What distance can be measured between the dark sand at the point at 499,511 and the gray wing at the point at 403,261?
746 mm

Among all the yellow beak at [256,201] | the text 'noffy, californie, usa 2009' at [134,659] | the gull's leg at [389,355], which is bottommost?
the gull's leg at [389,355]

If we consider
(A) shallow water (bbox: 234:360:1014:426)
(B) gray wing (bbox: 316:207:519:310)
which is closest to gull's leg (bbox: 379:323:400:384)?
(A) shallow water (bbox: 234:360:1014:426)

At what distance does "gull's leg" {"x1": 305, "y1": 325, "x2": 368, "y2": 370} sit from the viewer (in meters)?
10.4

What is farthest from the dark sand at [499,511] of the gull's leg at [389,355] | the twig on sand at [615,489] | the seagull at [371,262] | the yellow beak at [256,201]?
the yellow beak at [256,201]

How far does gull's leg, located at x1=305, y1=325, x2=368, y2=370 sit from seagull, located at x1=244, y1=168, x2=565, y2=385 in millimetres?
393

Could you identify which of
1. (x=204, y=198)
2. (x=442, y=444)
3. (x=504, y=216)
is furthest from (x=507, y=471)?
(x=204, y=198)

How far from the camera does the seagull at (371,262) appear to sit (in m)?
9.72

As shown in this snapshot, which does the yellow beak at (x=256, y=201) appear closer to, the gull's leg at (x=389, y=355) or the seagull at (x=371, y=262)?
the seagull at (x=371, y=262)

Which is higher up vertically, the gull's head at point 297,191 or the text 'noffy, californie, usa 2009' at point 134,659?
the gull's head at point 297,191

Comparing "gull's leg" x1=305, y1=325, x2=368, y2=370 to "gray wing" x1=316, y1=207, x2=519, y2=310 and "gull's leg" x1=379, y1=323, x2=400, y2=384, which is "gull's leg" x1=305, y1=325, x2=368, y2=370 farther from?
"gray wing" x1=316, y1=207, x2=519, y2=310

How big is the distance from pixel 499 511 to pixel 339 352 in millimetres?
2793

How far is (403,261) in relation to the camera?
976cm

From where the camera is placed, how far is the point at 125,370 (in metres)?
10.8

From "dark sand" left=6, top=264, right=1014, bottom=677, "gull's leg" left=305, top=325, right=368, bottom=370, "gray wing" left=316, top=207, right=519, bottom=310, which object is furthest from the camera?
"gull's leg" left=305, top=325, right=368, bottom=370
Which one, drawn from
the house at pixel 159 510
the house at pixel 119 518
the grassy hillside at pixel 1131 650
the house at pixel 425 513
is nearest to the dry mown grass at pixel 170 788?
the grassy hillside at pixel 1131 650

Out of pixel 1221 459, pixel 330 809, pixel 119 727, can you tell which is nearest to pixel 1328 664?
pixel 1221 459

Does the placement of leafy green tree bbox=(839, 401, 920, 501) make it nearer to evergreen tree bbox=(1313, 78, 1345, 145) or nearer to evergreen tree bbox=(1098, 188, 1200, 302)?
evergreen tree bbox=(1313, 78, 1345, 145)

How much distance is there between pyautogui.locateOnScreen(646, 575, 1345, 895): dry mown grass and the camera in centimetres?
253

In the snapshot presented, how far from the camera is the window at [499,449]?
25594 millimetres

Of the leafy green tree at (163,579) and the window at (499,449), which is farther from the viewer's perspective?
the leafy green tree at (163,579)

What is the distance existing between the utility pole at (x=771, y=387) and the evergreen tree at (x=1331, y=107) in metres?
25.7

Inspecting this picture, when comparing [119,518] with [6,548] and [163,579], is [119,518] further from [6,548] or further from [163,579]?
------------------------------------------------------------
Please present the stretch of the items from the line containing "In the snapshot" through the end of the items as a Markdown table with the columns Row and Text, one numbered row per line and blank lines omitted.

| Row | Text |
|---|---|
| 1 | In the snapshot presented, how far from the camera is the window at [499,449]? |
| 2 | 25594 millimetres |
| 3 | Of the leafy green tree at (163,579) and the window at (499,449), which is farther from the viewer's perspective? |
| 4 | the leafy green tree at (163,579) |
| 5 | What is the distance existing between the utility pole at (x=771, y=387) and the evergreen tree at (x=1331, y=107) in metres? |
| 6 | 25.7 |
| 7 | Inspecting this picture, when comparing [119,518] with [6,548] and [163,579], is [119,518] further from [6,548] or further from [163,579]? |